Task brief »
Reproduce each of the records below verbatim, line for line.

Material »
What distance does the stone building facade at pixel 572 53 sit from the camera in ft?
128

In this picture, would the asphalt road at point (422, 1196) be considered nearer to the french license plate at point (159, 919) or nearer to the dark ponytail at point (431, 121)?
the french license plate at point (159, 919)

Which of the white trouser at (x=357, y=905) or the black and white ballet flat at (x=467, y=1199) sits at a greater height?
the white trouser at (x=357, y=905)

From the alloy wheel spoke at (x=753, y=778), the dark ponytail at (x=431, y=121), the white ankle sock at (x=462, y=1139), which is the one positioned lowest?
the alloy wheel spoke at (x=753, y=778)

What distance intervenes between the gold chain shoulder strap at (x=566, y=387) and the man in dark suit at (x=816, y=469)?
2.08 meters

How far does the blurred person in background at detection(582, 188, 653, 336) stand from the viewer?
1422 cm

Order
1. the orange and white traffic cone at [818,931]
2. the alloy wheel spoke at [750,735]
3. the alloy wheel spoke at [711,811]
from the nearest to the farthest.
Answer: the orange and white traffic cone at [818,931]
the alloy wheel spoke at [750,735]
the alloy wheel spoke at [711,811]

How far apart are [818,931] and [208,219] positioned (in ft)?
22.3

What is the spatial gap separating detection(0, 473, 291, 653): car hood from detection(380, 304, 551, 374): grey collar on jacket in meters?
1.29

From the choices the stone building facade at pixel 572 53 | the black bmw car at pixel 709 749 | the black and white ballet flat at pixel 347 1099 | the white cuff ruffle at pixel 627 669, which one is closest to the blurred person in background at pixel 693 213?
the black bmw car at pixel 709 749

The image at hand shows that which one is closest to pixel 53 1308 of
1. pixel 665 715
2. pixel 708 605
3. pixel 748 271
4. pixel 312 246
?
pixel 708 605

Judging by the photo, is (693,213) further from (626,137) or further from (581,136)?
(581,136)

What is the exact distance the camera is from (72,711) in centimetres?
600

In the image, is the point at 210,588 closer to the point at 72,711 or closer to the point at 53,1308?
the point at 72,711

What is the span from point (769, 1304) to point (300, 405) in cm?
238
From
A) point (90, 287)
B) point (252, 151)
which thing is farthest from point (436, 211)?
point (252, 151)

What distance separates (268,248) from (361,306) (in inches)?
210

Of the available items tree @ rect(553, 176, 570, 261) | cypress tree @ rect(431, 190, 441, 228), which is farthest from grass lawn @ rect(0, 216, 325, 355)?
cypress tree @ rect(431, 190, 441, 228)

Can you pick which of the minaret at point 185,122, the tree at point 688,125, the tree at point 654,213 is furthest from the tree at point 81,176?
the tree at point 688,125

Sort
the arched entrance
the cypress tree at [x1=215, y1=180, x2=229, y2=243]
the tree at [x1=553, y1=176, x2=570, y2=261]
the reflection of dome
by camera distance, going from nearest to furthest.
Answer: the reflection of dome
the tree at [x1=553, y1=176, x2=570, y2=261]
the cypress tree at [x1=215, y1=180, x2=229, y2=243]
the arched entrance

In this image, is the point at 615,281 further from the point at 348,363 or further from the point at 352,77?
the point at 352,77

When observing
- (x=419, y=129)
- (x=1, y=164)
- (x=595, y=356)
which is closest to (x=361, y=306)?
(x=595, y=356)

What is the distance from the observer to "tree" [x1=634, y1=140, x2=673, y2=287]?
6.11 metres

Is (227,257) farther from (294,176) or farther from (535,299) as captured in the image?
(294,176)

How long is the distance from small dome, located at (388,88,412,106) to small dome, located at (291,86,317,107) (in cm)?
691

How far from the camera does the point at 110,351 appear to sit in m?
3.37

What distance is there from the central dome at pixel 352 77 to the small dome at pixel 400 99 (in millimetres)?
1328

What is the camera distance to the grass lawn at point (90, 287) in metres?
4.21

Result below »
What distance does the stone building facade at pixel 572 53 sit from the camera in ft?
128

In this picture, would the asphalt road at point (422, 1196) be considered nearer to the french license plate at point (159, 919) or nearer to the dark ponytail at point (431, 121)?
the french license plate at point (159, 919)

Which of the white trouser at (x=357, y=905) or the black and white ballet flat at (x=467, y=1199) sits at a greater height?
the white trouser at (x=357, y=905)

From the alloy wheel spoke at (x=753, y=778), the dark ponytail at (x=431, y=121), the white ankle sock at (x=462, y=1139), which is the one positioned lowest?
the alloy wheel spoke at (x=753, y=778)

What distance intervenes between the gold chain shoulder strap at (x=566, y=387) and the man in dark suit at (x=816, y=469)?
2.08 meters

How far does the blurred person in background at detection(582, 188, 653, 336) stand from the viewer?
1422 cm

Order
1. the orange and white traffic cone at [818,931]
2. the alloy wheel spoke at [750,735]
3. the alloy wheel spoke at [711,811]
from the nearest to the farthest.
Answer: the orange and white traffic cone at [818,931]
the alloy wheel spoke at [750,735]
the alloy wheel spoke at [711,811]

How far apart are [818,931] and [208,219] positioned (in ft)?
22.3

What is the spatial gap separating detection(0, 473, 291, 653): car hood from detection(380, 304, 551, 374): grey collar on jacket in meters?
1.29

From the choices the stone building facade at pixel 572 53 | the black bmw car at pixel 709 749 | the black and white ballet flat at pixel 347 1099 | the white cuff ruffle at pixel 627 669, which one is closest to the blurred person in background at pixel 693 213?
the black bmw car at pixel 709 749

The image at hand shows that which one is closest to pixel 53 1308 of
1. pixel 665 715
2. pixel 708 605
3. pixel 748 271
4. pixel 312 246
?
pixel 708 605

Judging by the photo, is (693,213) further from (626,137) or further from (581,136)?
(581,136)

What is the exact distance the camera is from (72,711) in centimetres?
600

In the image, is the point at 210,588 closer to the point at 72,711 or closer to the point at 53,1308?
the point at 72,711

What is the span from point (769, 1304) to point (300, 405) in cm?
238
From
A) point (90, 287)
B) point (252, 151)
which thing is farthest from point (436, 211)?
point (252, 151)

What distance separates (268,248) from (361,306) (in inches)?
210

Of the available items tree @ rect(553, 176, 570, 261) | cypress tree @ rect(431, 190, 441, 228), which is farthest from grass lawn @ rect(0, 216, 325, 355)?
cypress tree @ rect(431, 190, 441, 228)

Can you pick which of the minaret at point 185,122, the tree at point 688,125, the tree at point 654,213 is furthest from the tree at point 81,176?
the tree at point 688,125

Sort
the arched entrance
the cypress tree at [x1=215, y1=180, x2=229, y2=243]
the tree at [x1=553, y1=176, x2=570, y2=261]
the reflection of dome
by camera distance, going from nearest to furthest.
Answer: the reflection of dome
the tree at [x1=553, y1=176, x2=570, y2=261]
the cypress tree at [x1=215, y1=180, x2=229, y2=243]
the arched entrance

In this image, is the point at 615,281 further from the point at 348,363 or further from the point at 352,77?
the point at 352,77

When observing
- (x=419, y=129)
- (x=1, y=164)
- (x=595, y=356)
which is closest to (x=361, y=306)?
(x=595, y=356)

What is the distance from the observer to "tree" [x1=634, y1=140, x2=673, y2=287]?
6.11 metres

Is (227,257) farther from (294,176) or farther from (535,299) as captured in the image?
(294,176)

How long is the distance from small dome, located at (388,88,412,106) to small dome, located at (291,86,317,107) (in cm)?
691

How far from the camera does the point at 110,351 appear to sit in m?
3.37

What distance is there from the central dome at pixel 352 77 to the small dome at pixel 400 99 (in millimetres)?
1328

What is the camera distance to the grass lawn at point (90, 287) in metres?
4.21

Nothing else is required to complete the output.